The first time we used the oven, my wife rolled out the dough, topped it with fresh tomatoes and buffalo mozzarella and put it on
the jumbo size wood peel that she had dusted with 00 flour while waiting for me to get the oven up to temperature, which took longer than expected.

Finally, the oven was ready, and in front of half a dozen guests, she marched outside, proudly slid the peel in the oven and yanked it back only to have the pizza stick to the peel. She gave it a shake and pulled back one more time. The pizza landed on the back wall
of the oven!

So here is a pro tip- the longer the dough sits on the peel, the
more it sticks. So don’t put it on the peel until it is ready to go in the oven in the next couple of minutes, and dust the peel with either coarse semolina flour or cornmeal, not regular or bread flour!

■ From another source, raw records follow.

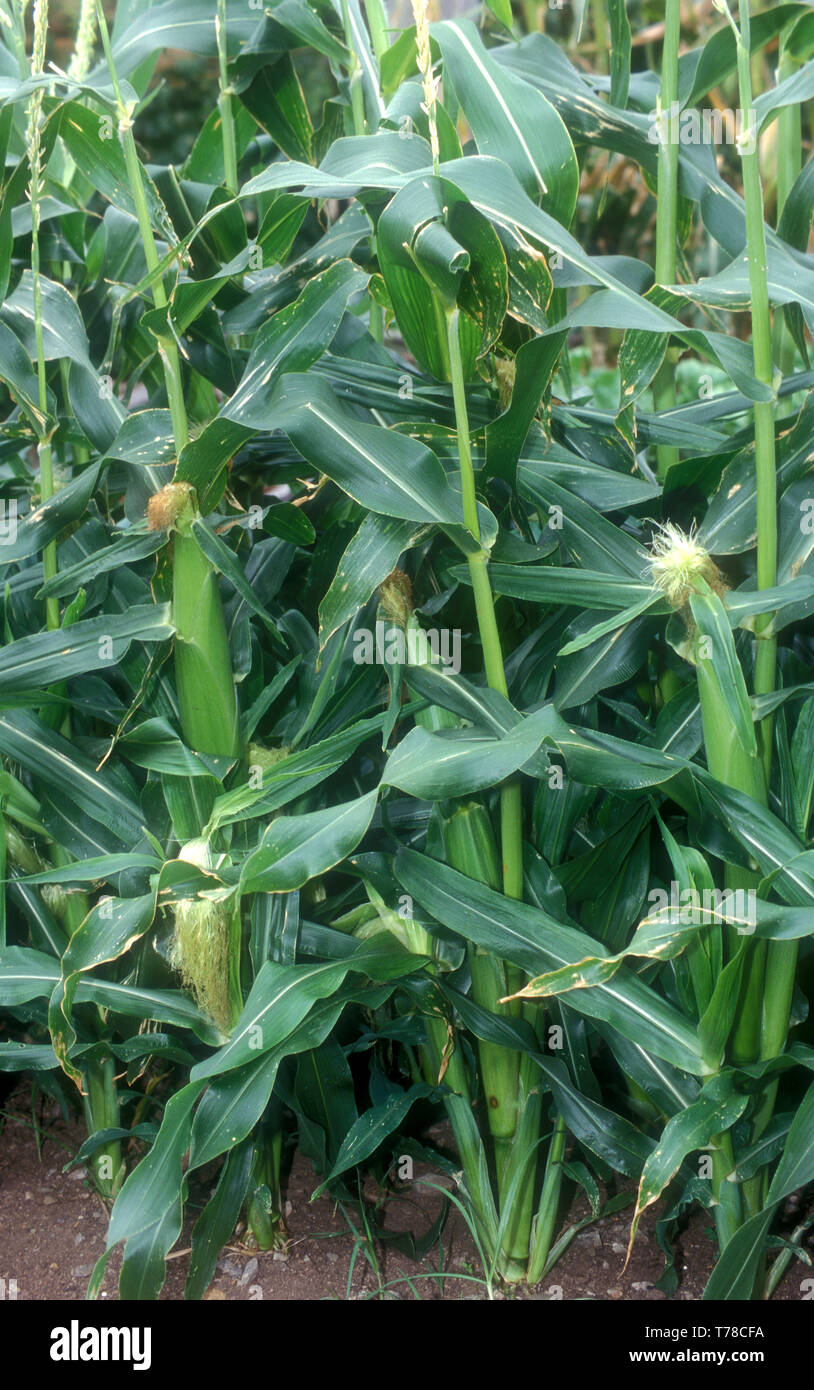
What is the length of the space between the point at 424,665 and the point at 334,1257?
75 cm

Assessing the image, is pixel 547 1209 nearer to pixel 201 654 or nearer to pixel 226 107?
pixel 201 654

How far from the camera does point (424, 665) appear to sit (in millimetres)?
1162

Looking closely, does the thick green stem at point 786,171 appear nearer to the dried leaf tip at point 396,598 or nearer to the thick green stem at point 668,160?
the thick green stem at point 668,160

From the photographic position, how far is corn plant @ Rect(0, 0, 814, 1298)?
1058 mm

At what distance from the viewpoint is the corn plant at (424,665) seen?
106 centimetres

Even now, two years later, I am still perfecting my Pizzaiolo skills. But I never turn down the opportunity to hone my them, as nothing is better than a great pizza and a glass of good Chianti!

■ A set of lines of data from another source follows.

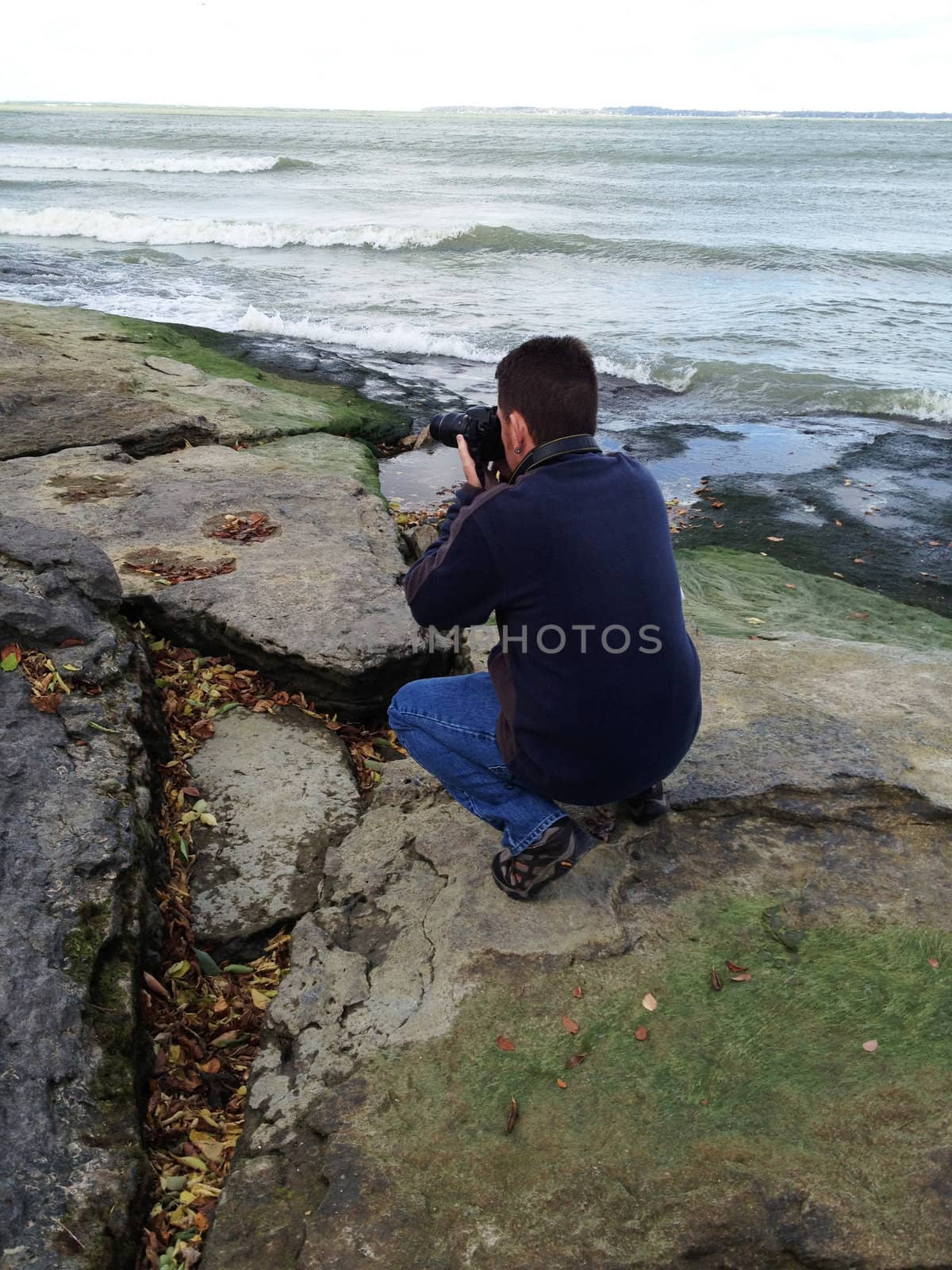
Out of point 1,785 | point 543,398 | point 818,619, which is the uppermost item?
point 543,398

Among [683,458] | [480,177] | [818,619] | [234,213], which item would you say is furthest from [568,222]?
[818,619]

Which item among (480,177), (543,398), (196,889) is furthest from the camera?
(480,177)

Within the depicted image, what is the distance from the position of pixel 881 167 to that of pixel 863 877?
3979 cm

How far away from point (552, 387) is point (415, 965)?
150 centimetres

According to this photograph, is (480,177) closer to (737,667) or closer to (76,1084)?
(737,667)

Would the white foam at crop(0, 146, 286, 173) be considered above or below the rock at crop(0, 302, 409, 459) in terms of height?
above

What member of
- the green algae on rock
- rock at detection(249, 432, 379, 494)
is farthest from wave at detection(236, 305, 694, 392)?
the green algae on rock

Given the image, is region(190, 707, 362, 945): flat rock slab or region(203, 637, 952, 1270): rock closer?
region(203, 637, 952, 1270): rock

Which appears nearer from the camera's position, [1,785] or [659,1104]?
[659,1104]

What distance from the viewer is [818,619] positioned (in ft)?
17.3

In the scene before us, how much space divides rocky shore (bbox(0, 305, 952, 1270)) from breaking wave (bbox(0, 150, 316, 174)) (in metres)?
38.8

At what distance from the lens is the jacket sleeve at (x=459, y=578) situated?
2.42 m

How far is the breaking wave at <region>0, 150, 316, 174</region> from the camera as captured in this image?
3853cm

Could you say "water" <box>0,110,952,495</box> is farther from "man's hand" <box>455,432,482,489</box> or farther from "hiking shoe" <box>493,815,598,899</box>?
"hiking shoe" <box>493,815,598,899</box>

Related: Wood-Fired Pizza and Roasted Veggies Recipe

Classic Margherita Pizza

Ingredients:

  • Pizza dough (homemade or store-bought)
  • 1 cup San Marzano tomato sauce
  • 8 oz fresh mozzarella, sliced
  • Fresh basil leaves
  • Olive oil
  • Pinch of sea salt

Instructions:

  1. Preheat your Maximus wood-fired oven to approximately 700°F.
  2. Roll out your pizza dough to the desired thickness and transfer it to a lightly floured pizza peel.
  3. Spread the tomato sauce evenly over the dough, leaving a 1-inch border.
  4. Top with slices of fresh mozzarella and a few basil leaves.
  5. Drizzle with olive oil and sprinkle a pinch of sea salt.
  6. Slide the pizza into the oven and cook for 90 seconds to 2 minutes, turning occasionally for even cooking.
  7. Remove, garnish with fresh basil if desired, and serve.

Pepperoni Pizza

Ingredients:

  • Pizza dough
  • 1 cup tomato sauce
  • 8 oz shredded mozzarella cheese
  • 20–30 slices of pepperoni
  • Olive oil

Instructions:

  1. Preheat your Maximus oven to around 700°F.
  2. Roll out your pizza dough and place it on a floured peel.
  3. Spread tomato sauce over the dough, leaving a border.
  4. Evenly distribute mozzarella cheese over the sauce.
  5. Top with pepperoni slices, arranging them evenly.
  6. Drizzle lightly with olive oil.
  7. Cook in the oven for 2–3 minutes, turning as needed.
  8. Remove, let it cool slightly, and enjoy!

Bacon Pizza

Ingredients

  • Pizza dough
  • 1 cup béchamel or Alfredo sauce
  • 8 oz mozzarella cheese
  • 6–8 slices of cooked, crumbled bacon
  • 1/4 cup caramelized onions (optional)
  • Fresh parsley or chives for garnish

Directions:

  1. Preheat your oven to 700°F.
  2. Roll out the dough and place it on the peel.
  3. Spread a thin layer of béchamel or Alfredo sauce over the dough.
  4. Add mozzarella cheese evenly on top.
  5. Sprinkle the crumbled bacon and caramelized onions (if using).
  6. Bake for 2–3 minutes, rotating for even cooking.
  7. Remove, garnish with parsley or chives, and serve hot.

Enjoy these flavorful pizzas fresh from your Maximus wood-fired oven!